Le spectre des candidats à ces élections couvrait toutes les idéologies politiques: libéraux, conservateurs, communistes, socialistes, islamistes, écologistes… Mais le débat opposait surtout laïques et religieux, qui ont pourtant manifesté côte à côte pour renverser le régime de Ben Ali.

À la sortie du bureau de vote, au consulat tunisien à Montréal, les débats entre concitoyens se poursuivaient avec passion. «Ennahda est le seul parti qui soit vraiment organisé. Les autres partis ne reposent que sur une seule personne, clamait Béchir Jghobbi, 35 ans. Il va diversifier l’économie et il n’y aura pas de démocratie tant qu’il y aura de la pauvreté», poursuit-il, interrompu par ses amis qui ne partagent pas ses convictions. Nessrine Lassoued, une jeune femme voilée de 25 ans, préfère un parti totalement laïque, le Congrès pour la République. «Il faut protéger nos droits acquis», justifie-t-elle. Bien que la majorité de la population se dise musulmane, la séparation entre religion et État demeure une valeur chère aux Tunisiens. Les partis religieux intégristes sont toujours bannis des élections, tels que Hizb Ettahrir — le «parti de la liberté» —, qui prône l’adoption de la charia, la loi islamique. Plusieurs Tunisiens, comme le candidat progressiste Ramzy Messaoudi, craignent qu’un parti islamiste modéré comme Ennahda change de discours une fois au pouvoir. «Pour nous, la religion ne devrait pas être un sujet de discussion dans le débat politique», dit-il.

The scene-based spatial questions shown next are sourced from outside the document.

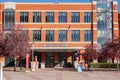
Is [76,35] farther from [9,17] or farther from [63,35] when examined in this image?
[9,17]

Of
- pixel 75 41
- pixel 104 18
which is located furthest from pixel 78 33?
pixel 104 18

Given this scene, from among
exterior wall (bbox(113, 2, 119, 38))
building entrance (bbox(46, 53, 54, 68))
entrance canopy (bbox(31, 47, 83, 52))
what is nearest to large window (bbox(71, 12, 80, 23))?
entrance canopy (bbox(31, 47, 83, 52))

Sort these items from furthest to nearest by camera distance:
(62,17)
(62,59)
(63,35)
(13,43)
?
(62,59) < (62,17) < (63,35) < (13,43)

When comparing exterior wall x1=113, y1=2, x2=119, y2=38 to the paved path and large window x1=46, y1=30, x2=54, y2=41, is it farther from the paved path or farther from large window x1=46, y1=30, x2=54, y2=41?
the paved path

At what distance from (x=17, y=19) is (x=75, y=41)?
12785mm

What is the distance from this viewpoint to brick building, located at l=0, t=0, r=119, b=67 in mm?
75188

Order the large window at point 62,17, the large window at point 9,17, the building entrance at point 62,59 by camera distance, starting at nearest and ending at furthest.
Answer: the large window at point 9,17
the large window at point 62,17
the building entrance at point 62,59

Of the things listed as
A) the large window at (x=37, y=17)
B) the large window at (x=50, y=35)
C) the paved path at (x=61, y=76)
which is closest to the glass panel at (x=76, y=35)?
the large window at (x=50, y=35)

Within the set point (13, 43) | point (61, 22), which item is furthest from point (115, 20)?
point (13, 43)

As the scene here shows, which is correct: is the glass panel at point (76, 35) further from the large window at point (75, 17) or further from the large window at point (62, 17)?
the large window at point (62, 17)

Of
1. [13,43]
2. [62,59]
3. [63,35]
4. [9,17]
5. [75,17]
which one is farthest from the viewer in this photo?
[62,59]

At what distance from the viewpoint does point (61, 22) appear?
7562 cm

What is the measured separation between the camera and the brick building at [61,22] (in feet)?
247

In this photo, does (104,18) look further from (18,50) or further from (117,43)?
(18,50)
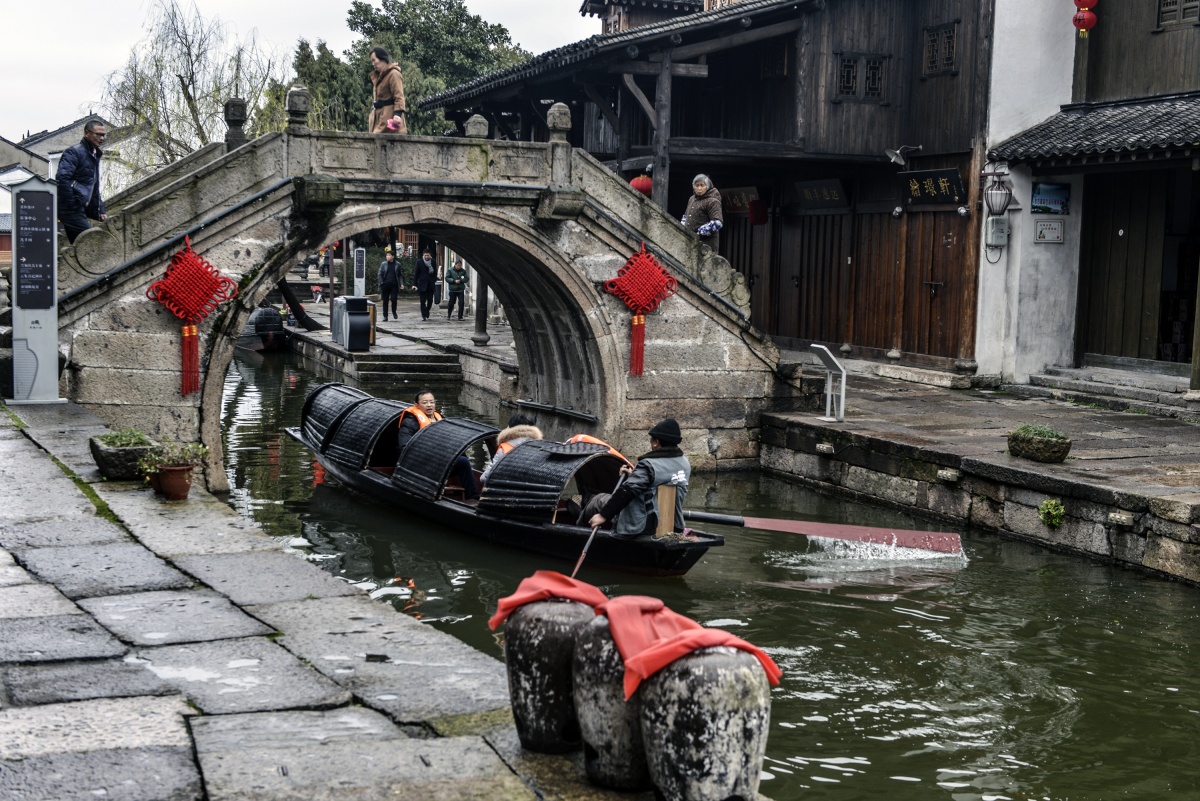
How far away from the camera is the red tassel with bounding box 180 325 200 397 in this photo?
13.3m

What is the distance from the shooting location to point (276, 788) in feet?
13.3

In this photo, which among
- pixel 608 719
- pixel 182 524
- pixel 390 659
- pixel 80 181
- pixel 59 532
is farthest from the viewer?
pixel 80 181

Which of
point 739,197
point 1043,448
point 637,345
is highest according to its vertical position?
point 739,197

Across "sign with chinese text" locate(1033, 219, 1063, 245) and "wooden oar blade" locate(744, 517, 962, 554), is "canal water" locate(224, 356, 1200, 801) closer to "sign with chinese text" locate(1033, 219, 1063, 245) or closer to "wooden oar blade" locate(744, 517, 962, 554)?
"wooden oar blade" locate(744, 517, 962, 554)

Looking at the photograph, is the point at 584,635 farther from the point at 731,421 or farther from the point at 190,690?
the point at 731,421

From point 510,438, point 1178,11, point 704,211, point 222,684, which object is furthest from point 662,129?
point 222,684

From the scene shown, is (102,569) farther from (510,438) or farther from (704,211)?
(704,211)

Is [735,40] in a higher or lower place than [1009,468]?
higher

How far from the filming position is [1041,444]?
40.0 ft

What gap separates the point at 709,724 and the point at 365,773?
3.66 feet

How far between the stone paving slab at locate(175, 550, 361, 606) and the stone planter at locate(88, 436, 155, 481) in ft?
6.77

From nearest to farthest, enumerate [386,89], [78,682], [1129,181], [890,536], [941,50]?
[78,682] < [890,536] < [386,89] < [1129,181] < [941,50]

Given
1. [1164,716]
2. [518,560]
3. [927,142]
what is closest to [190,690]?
[1164,716]

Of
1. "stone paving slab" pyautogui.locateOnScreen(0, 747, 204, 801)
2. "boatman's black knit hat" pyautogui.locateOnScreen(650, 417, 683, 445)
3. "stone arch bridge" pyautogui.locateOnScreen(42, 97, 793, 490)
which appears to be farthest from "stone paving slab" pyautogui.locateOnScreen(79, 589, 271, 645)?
"stone arch bridge" pyautogui.locateOnScreen(42, 97, 793, 490)
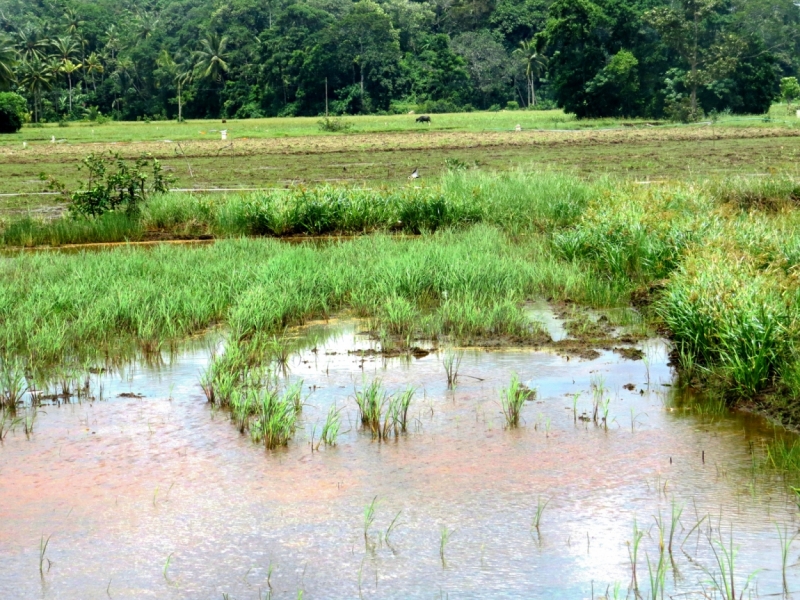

Le spectre de l’ancien régime

Mais ce que redoute surtout Ramzy Messaoudi, c’est le retour au pouvoir des proches de l’ancien régime. «La famille de Ben Ali est tombée, mais son régime est encore présent», affirme-t-il. Selon plusieurs Tunisiens établis à Montréal, une quarantaine des 112 partis qui se présentent aux élections sont en fait constitués d’ex-membres du parti de Ben Ali, le Rassemblement constitutionnel démocratique (RCD), dissous après le départ du dictateur. Aujourd’hui étudiant en sciences politiques à l’UQAM, M. Messaoudi a goûté à la répression de l’ancien régime. En 1998, alors âgé de 22 ans, il a été arrêté et battu par la police, pour son militantisme étudiant. Il s’en est sorti avec deux côtes brisées et quelques mois de prison.

Pour lui, comme pour Nabil Amira, la présence d’anciens partisans de Ben Ali parmi les candidats est inacceptable. «Nous ne voulons pas les éliminer, nous ne cherchons pas la vengeance, mais nous leur demandons de rester à l’écart pendant l’écriture de la nouvelle Constitution», explique M. Amira.

Des acquis et des problèmes en suspend

De l’avis du porte-parole du Collectif tunisien au Canada, Malek Letaïef, les Tunisiens ont acquis de nombreuses libertés depuis le printemps arabe, mais la liste de problèmes à régler est encore longue: chômage, répartition de la richesse, corruption, transparence des institutions, indépendance du système judiciaire, liberté des médias. «Il faudra un travail colossal pour changer les mentalités, dit M. Letaïef. Ce ne sont pas tous les partis qui sont favorables à une véritable refonte.» Malgré les voix discordantes au sein des futurs élus, M. Letaïef demeure optimiste. «Le fait qu’on puisse avoir ce genre de débat après autant d’oppression, c’est fantastique.»